In the article on using the bucket approach during market volatility, reproduce word for word the passage that begins with the words containing "Matthew Cuplin |" and ends with "still going on).".

§ Text for analysis
════
How The Bucket Approach Can Help You Navigate Market Volatility

Matthew Cuplin |

Let’s briefly think back to 2008, when the world was “falling apart” at the hands of the latest devastating (albeit temporary) market correction. The S&P 500 ended that year down roughly 38.5%. The uncomfortable joke around many offices was that a “401(k) is now a 201(k)” as the markets pillaged all those who were in them.

But now it’s 2019, and history has shown that was only a temporary occurrence. Retirement accounts bounced back, but it took a few years. The recovery was longer and slower than any on record, but it occurred, like recoveries always do. Not only did one occur, but it launched the start of the  cyclical bull market run in history (one that is still going on).

All that said, some investors missed the boat. They got out when the market finally went into “on sale” mode. Some missed the start of the recovery process and have yet to still get back in (a decade later). So what lesson can be learned from this? That emotions need to be managed as much as any portfolio does so that investors don’t get in the way of their own success.

The market has shown some pretty consistent trends and averages. If you look at the S&P 500 over the  you will see some interesting trends in the market’s movement:

• Daily dips in the market of 2% or more occur about five times a year.
════
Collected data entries
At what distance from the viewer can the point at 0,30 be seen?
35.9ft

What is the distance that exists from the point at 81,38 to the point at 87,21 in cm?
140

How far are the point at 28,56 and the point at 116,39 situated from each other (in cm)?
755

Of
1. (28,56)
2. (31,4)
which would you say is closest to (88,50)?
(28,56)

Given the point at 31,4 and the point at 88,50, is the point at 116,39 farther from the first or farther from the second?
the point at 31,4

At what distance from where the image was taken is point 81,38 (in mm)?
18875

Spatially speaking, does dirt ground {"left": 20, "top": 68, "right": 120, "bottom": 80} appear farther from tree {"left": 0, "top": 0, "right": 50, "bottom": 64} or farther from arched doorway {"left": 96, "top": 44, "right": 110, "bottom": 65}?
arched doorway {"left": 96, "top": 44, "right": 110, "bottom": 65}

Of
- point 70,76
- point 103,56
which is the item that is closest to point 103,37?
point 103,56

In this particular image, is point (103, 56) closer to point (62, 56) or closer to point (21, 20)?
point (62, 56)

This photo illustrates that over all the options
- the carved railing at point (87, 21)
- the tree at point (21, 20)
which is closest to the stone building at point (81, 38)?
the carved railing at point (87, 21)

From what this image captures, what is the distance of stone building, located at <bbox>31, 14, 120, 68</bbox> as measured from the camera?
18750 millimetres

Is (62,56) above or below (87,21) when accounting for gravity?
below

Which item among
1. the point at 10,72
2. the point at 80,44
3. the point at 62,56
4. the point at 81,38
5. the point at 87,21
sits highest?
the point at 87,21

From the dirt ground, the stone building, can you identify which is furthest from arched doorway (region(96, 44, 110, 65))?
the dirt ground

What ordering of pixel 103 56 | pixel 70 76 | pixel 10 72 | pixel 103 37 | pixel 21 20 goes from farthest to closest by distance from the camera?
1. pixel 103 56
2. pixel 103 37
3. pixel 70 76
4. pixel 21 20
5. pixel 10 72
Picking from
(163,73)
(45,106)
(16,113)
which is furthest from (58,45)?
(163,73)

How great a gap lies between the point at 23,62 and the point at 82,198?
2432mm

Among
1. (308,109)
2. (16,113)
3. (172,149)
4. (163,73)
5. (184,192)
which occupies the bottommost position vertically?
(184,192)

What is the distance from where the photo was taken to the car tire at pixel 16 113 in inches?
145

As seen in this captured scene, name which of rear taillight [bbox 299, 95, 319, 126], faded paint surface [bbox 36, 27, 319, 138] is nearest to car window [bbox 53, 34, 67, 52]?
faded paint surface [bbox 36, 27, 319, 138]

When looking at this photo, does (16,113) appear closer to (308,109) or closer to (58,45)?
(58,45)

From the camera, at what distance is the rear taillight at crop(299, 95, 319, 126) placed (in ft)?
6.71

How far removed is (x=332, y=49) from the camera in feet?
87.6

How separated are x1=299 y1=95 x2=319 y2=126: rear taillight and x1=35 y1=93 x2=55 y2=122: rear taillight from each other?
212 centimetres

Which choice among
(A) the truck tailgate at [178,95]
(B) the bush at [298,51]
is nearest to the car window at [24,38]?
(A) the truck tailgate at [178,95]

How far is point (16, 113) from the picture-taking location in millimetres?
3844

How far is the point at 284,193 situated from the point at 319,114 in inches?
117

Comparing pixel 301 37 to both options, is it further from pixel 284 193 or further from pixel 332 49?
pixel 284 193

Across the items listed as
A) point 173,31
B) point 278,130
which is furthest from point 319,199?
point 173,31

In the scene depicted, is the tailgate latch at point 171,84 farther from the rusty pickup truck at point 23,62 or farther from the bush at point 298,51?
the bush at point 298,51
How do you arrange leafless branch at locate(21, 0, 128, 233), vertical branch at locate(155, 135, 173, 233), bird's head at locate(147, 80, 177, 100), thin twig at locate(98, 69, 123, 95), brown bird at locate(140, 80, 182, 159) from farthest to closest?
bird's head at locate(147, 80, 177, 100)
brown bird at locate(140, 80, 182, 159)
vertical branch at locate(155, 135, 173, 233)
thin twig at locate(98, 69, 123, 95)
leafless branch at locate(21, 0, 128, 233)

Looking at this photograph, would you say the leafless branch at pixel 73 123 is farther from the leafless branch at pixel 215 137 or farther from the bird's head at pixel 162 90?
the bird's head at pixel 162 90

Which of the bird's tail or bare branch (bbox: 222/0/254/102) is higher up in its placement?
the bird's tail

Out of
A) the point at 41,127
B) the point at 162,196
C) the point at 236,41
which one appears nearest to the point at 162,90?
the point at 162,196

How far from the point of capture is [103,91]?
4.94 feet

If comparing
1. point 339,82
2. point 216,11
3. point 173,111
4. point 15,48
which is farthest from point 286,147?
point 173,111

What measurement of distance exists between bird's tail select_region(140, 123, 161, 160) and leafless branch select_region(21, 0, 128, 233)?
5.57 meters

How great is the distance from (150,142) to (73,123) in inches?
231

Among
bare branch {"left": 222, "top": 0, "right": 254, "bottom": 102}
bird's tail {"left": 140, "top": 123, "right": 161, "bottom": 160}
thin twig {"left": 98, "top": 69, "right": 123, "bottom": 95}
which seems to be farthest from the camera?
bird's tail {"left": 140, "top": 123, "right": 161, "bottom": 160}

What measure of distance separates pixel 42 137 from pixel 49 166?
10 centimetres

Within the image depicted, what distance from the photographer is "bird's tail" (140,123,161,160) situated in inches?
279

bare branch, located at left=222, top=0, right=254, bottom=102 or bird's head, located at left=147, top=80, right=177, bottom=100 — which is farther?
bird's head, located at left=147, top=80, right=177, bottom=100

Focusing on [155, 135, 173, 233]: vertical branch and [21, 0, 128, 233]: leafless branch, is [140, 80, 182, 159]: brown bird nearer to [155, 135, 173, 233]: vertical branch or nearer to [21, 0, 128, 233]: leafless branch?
════
§ Answer for the task
Matthew Cuplin |

Let’s briefly think back to 2008, when the world was “falling apart” at the hands of the latest devastating (albeit temporary) market correction. The S&P 500 ended that year down roughly 38.5%. The uncomfortable joke around many offices was that a “401(k) is now a 201(k)” as the markets pillaged all those who were in them.

But now it’s 2019, and history has shown that was only a temporary occurrence. Retirement accounts bounced back, but it took a few years. The recovery was longer and slower than any on record, but it occurred, like recoveries always do. Not only did one occur, but it launched the start of the  cyclical bull market run in history (one that is still going on).